Please see list of Contributors at GitHub.

License

Author: Yash Patel (YashPatel@mednet.ucla.edu), Arpi Beshlikyan (abeshlikyan@mednet.ucla.edu), Madison Jordan (MBJordan@mednet.ucla.edu), Gina Kim (ginakim@mednet.ucla.edu)

PipeVal is licensed under the GNU General Public License version 2. See the file LICENSE for the terms of the GNU GPL license.

PipeVal is a tool which can be used to validate the inputs and outputs of various bioinformatic pipelines.

Copyright (C) 2020-2023 University of California Los Angeles ("Boutros Lab") All rights reserved.
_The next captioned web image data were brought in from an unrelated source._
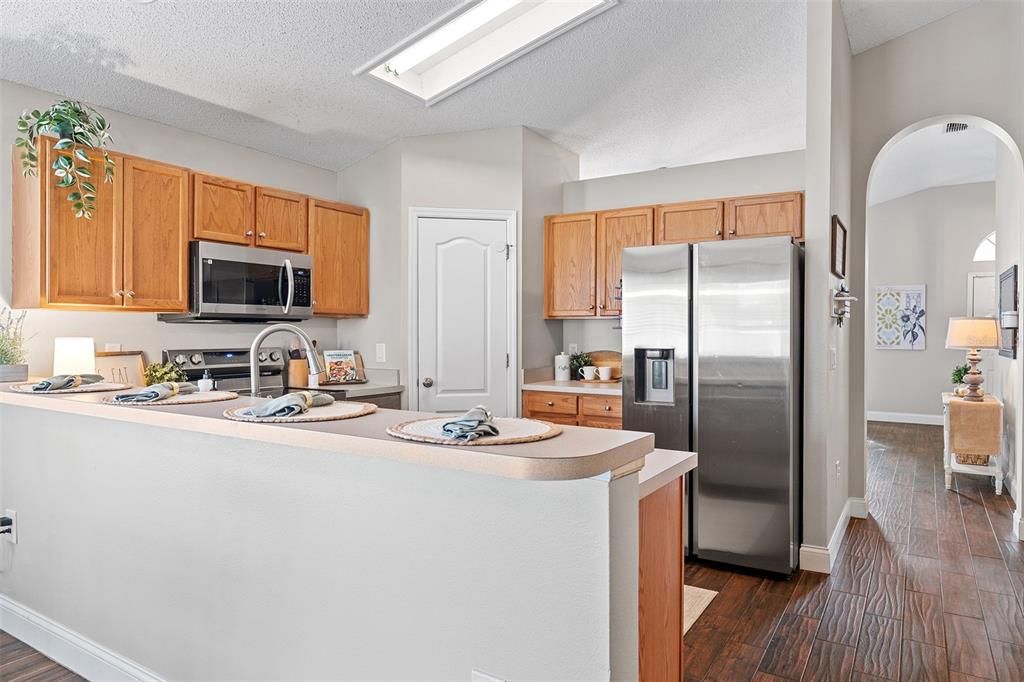 Activo con contrato: $400,000 (3 camas, 2 baños, 1668 Pies cuadrados)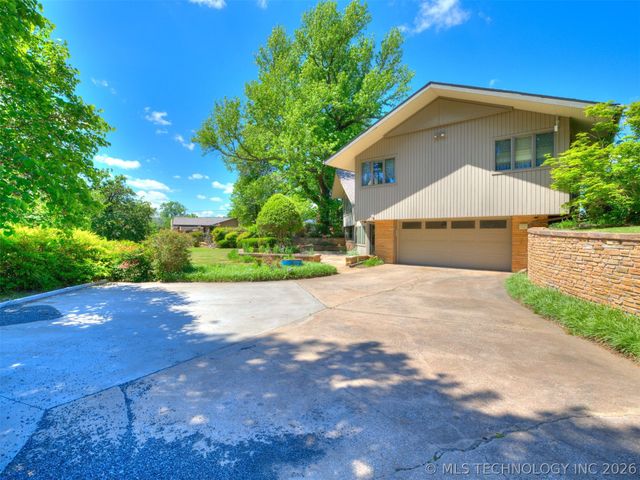 1420 E Fairview Avenue, Sapulpa, OK 74066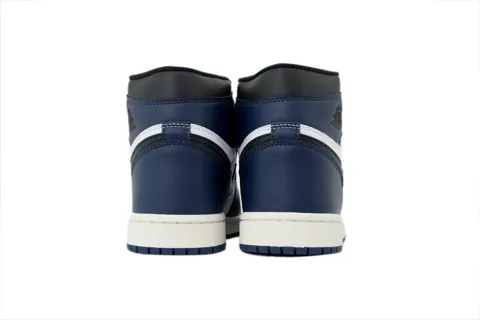 Air Jordan 1 High Midnight Navy – photo 3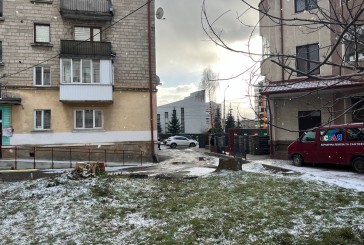 Підлітків, які у Тернополі побили чоловіка і непритомного винесли на мороз, взяли під варту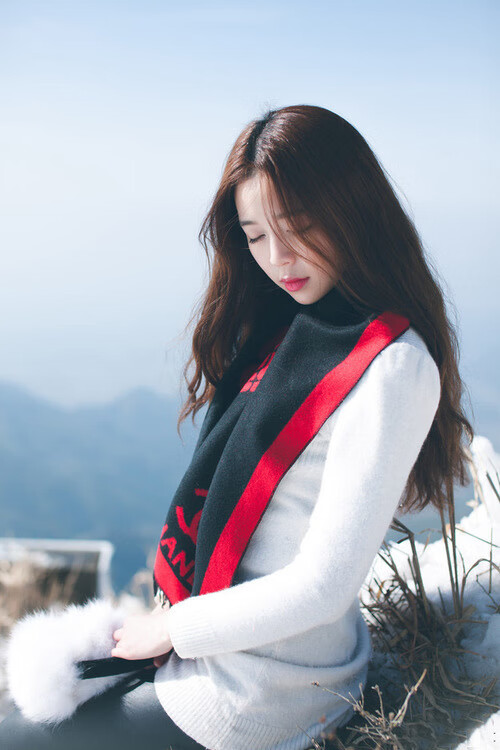 凯尔特人险胜独行侠，伦纳德竟成关键先生—不是你以为的那位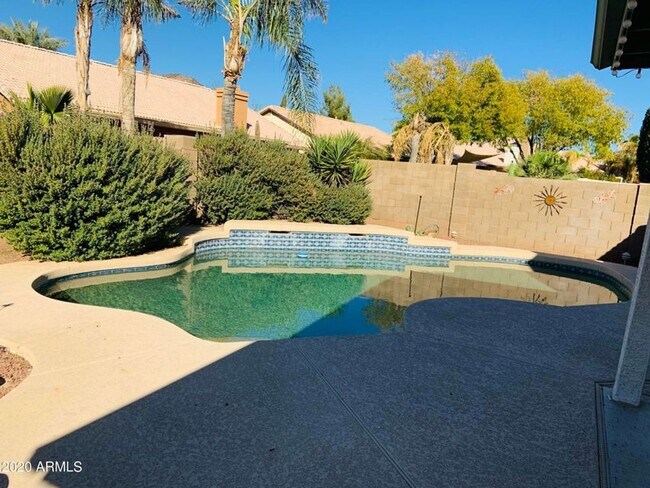 Building Photo - 3 bedroom, 2 bath, 2 car garage w/POOL & F...
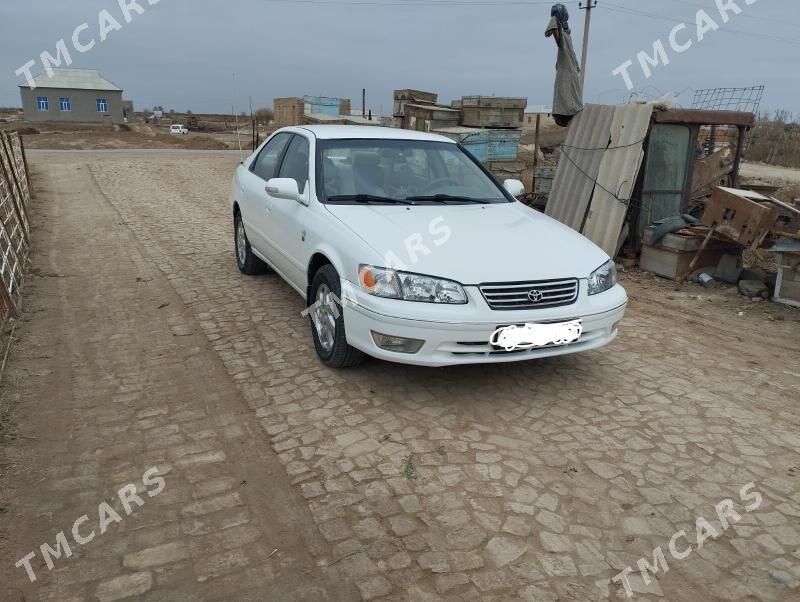 Toyota Camry 2001 - 130 000 TMT - Ёлётен - img 2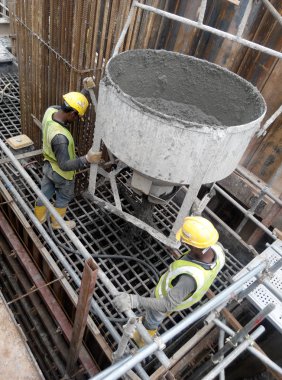 Bir grup inşaat işçileri sütun formu işe beton dökme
This program is free software; you can redistribute it and/or modify it under the terms of the GNU General Public License as published by the Free Software Foundation; either version 2 of the License, or (at your option) any later version.

This program is distributed in the hope that it will be useful, but WITHOUT ANY WARRANTY; without even the implied warranty of MERCHANTABILITY or FITNESS FOR A PARTICULAR PURPOSE. See the GNU General Public License for more details.